» About this exercise
Pull every line containing "Zealand" from the entries.
• • • •
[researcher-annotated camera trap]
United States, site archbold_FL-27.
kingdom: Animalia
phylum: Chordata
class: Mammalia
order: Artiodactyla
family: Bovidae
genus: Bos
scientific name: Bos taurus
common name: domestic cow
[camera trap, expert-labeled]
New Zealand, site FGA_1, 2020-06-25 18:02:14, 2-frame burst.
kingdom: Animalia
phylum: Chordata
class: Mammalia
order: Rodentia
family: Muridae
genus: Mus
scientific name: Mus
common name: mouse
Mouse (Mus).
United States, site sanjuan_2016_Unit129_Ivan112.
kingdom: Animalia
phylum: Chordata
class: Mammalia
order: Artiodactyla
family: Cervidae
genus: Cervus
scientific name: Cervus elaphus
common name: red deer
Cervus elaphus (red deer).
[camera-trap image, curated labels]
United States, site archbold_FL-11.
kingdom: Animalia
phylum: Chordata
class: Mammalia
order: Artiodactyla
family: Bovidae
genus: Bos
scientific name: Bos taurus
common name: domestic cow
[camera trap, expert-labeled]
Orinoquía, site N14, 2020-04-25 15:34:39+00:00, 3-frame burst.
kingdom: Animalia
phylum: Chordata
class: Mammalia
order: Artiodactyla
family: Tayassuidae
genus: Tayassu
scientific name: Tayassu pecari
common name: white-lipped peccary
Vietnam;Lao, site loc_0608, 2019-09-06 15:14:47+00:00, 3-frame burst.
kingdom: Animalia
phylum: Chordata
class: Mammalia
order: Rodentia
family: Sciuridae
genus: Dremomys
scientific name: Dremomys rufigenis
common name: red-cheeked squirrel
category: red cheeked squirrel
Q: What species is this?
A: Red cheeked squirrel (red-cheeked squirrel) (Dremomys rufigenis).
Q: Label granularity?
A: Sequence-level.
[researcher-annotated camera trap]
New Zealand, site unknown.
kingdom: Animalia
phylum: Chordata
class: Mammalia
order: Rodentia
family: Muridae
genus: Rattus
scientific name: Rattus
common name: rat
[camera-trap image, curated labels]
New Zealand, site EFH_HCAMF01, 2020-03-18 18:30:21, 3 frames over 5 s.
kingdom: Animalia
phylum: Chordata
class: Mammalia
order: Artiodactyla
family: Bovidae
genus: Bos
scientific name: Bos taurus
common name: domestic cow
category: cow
• • • •
» Answer to the problem
New Zealand, site FGA_1, 2020-06-25 18:02:14, 2-frame burst.
New Zealand, site unknown.
New Zealand, site EFH_HCAMF01, 2020-03-18 18:30:21, 3 frames over 5 s.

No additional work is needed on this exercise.